◆ **What you have to do**
Could you repeat the data below word for word, from its first line to its last?

◆ **Rows**

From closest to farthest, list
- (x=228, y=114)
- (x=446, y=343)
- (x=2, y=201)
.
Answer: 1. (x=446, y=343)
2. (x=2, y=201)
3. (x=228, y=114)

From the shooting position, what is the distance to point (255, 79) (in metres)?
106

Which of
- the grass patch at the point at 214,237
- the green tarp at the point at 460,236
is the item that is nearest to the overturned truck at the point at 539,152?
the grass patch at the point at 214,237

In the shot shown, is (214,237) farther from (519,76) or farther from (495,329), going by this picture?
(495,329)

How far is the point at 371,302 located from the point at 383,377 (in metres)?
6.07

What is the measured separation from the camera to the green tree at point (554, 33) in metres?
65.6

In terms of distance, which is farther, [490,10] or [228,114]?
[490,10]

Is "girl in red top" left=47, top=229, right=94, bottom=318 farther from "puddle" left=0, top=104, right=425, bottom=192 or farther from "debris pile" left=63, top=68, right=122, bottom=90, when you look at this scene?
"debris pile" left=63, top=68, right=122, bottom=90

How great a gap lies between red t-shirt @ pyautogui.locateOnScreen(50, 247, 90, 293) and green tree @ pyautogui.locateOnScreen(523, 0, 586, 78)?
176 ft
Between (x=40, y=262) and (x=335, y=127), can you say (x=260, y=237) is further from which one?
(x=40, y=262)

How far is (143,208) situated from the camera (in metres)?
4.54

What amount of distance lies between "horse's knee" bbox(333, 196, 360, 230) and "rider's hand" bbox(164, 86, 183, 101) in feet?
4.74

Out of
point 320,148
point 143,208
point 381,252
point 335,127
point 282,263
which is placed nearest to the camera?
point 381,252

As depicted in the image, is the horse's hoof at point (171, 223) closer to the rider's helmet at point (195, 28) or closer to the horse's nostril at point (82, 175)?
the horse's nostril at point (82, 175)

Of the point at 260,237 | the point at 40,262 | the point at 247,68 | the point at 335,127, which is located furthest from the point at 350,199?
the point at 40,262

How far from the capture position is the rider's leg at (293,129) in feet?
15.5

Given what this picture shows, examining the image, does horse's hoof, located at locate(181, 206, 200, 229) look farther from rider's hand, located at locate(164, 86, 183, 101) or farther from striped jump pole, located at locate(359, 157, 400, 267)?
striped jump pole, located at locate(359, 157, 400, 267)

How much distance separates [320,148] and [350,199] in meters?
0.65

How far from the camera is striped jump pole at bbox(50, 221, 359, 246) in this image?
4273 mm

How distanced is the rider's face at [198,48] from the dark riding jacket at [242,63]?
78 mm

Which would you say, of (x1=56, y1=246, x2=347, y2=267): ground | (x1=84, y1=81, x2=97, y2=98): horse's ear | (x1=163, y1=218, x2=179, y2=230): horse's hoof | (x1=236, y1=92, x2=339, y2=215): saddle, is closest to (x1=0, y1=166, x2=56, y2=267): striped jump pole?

◆ **Result of the exercise**
From closest to farthest, list
- (x=228, y=114)
- (x=446, y=343)
- (x=2, y=201)
.
Answer: 1. (x=446, y=343)
2. (x=2, y=201)
3. (x=228, y=114)

From the shooting position, what is the distance to point (255, 79) (in metres)?
106

Which of
- the grass patch at the point at 214,237
- the green tarp at the point at 460,236
is the item that is nearest to the overturned truck at the point at 539,152?
the grass patch at the point at 214,237

In the shot shown, is (214,237) farther from (519,76) or farther from (495,329), going by this picture?
(495,329)

How far is the point at 371,302 located from the point at 383,377 (in metres)?
6.07

What is the measured separation from the camera to the green tree at point (554, 33) in metres?
65.6

In terms of distance, which is farther, [490,10] or [228,114]?
[490,10]

Is "girl in red top" left=47, top=229, right=94, bottom=318 farther from "puddle" left=0, top=104, right=425, bottom=192 or farther from "debris pile" left=63, top=68, right=122, bottom=90, when you look at this scene?
"debris pile" left=63, top=68, right=122, bottom=90

How great a gap lies between red t-shirt @ pyautogui.locateOnScreen(50, 247, 90, 293) and green tree @ pyautogui.locateOnScreen(523, 0, 586, 78)?
176 ft
Between (x=40, y=262) and (x=335, y=127), can you say (x=260, y=237) is further from which one?
(x=40, y=262)

How far is (143,208) situated from the camera (in metres)?
4.54

What amount of distance lies between "horse's knee" bbox(333, 196, 360, 230) and "rider's hand" bbox(164, 86, 183, 101) in feet?
4.74

Out of
point 320,148
point 143,208
point 381,252
point 335,127
point 282,263
which is placed nearest to the camera?
point 381,252

As depicted in the image, is the horse's hoof at point (171, 223) closer to the rider's helmet at point (195, 28) or closer to the horse's nostril at point (82, 175)?
the horse's nostril at point (82, 175)

Of the point at 260,237 | the point at 40,262 | the point at 247,68 | the point at 335,127, which is located furthest from the point at 350,199?
the point at 40,262

How far from the capture position is the rider's leg at (293,129) in feet?
15.5

Given what this picture shows, examining the image, does horse's hoof, located at locate(181, 206, 200, 229) look farther from rider's hand, located at locate(164, 86, 183, 101) or farther from striped jump pole, located at locate(359, 157, 400, 267)?
striped jump pole, located at locate(359, 157, 400, 267)

How much distance separates [320,148] and [350,199] in meters?
0.65

How far from the camera is striped jump pole at bbox(50, 221, 359, 246) in this image?
4273 mm

How distanced is the rider's face at [198,48] from the dark riding jacket at [242,63]?
78 mm

Which would you say, of (x1=56, y1=246, x2=347, y2=267): ground | (x1=84, y1=81, x2=97, y2=98): horse's ear | (x1=163, y1=218, x2=179, y2=230): horse's hoof | (x1=236, y1=92, x2=339, y2=215): saddle, is closest to (x1=0, y1=166, x2=56, y2=267): striped jump pole?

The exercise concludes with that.